This wasn't supposed to happen to the Los Angeles Angels of Anaheim.

After an offseason that saw them sign not only the best player on the planet in Albert Pujols, but the best pitcher available in C.J. Wilson, the Angels were not only going to contend for an American League West crown, they were being pegged as one of the best teams in baseball.

And rightfully so, by the way.

Pujols is what he is, but the addition of Wilson to an already loaded pitching staff that included Jered Weaver, Dan Haren and Ervin Santana figured to be enough to unseat a Texas Rangers team that had captured the last two division and league crowns.

At the very least it should have been enough to get the Angels to the postseason, given the added wild card teams. But, as they say, that is why you play the games.

Heading into Thursday, the Angels are just 6-12, but eight games back in the loss column of the Rangers. Now, of course, it is not even May yet, but eight games is eight games. And Texas is not exactly a team playing above its head here in the early going like, say, the Baltimore Orioles.

This is a Rangers team that has represented the AL in each of the past two seasons. Translation: they are not going anywhere, so if the Angels are going to be a factor, something has to change. And fast.

It's hard to lay the blame on any one player, but Pujols has been a huge disappointment. Perhaps the three-time NL MVP is overdoing it in trying to live up to the lofty $254 million deal he signed this winter, but he is mired in the worst stretch of his career, an 0-for-19 slide that has dipped his average to a mere .222. Not to mention he's yet to hit a home run and only has four RBIs on the year and even heard boos on the Angels' last homestand.

Things may have reached a boiling point on Wednesday when after a 3-2 loss to Tampa Bay, outfielder Torii Hunter seemingly called out manager Mike Scioscia.

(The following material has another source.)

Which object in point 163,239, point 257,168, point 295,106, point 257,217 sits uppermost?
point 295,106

"We have to fight a little harder," Hunter told the Los Angeles Times. "I don't think we believe we're trying that hard. We're just going through the motions. We have to do what we're capable of doing. That's everybody; not just the players."

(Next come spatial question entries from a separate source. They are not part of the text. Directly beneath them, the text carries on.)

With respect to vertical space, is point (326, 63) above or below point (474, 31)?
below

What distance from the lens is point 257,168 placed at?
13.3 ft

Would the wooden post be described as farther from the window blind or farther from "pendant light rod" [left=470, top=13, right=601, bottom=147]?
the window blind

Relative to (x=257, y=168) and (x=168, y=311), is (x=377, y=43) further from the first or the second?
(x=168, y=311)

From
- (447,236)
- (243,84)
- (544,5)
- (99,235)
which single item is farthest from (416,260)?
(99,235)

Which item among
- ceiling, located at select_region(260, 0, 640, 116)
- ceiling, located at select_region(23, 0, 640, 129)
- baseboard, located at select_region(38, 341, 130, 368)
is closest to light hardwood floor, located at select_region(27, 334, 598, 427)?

Hunter was apparently miffed about Scioscia's failure to call a bunt with two runners on base in the second inning, which led to the Angels being held scoreless following back-to-back singles to begin the frame.

Now let's get this straight: Scioscia might be the best manager in baseball. He won a World Series with the Angels in 2002 and is currently the only active skipper to have won 1,000 games with his current team.

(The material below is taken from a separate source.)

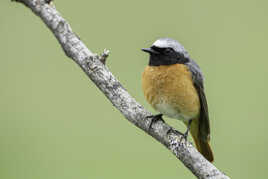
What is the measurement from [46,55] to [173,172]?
3440 millimetres

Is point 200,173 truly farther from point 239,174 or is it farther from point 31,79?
point 31,79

But the question has to be asked, could Scioscia be in some trouble?

Owner Arte Moreno is not exactly George Steinbrenner in the mid 1980s, but he's also not someone who is going to sit on his hands, either, especially after an offseason that saw him dole out more than $300 million to improve a club that has missed the playoffs in each of the past two years.

Firing Scioscia now is probably the knee-jerkiest of all knee-jerk reactions, but like they say, you can't fire the players. There have been better managers than Scioscia who have been fired before.

Sometimes change just has to happen, but Scioscia has surely earned the right to at least try and get the situation straightened out.

But if this lingers for another couple of weeks, all bets are off.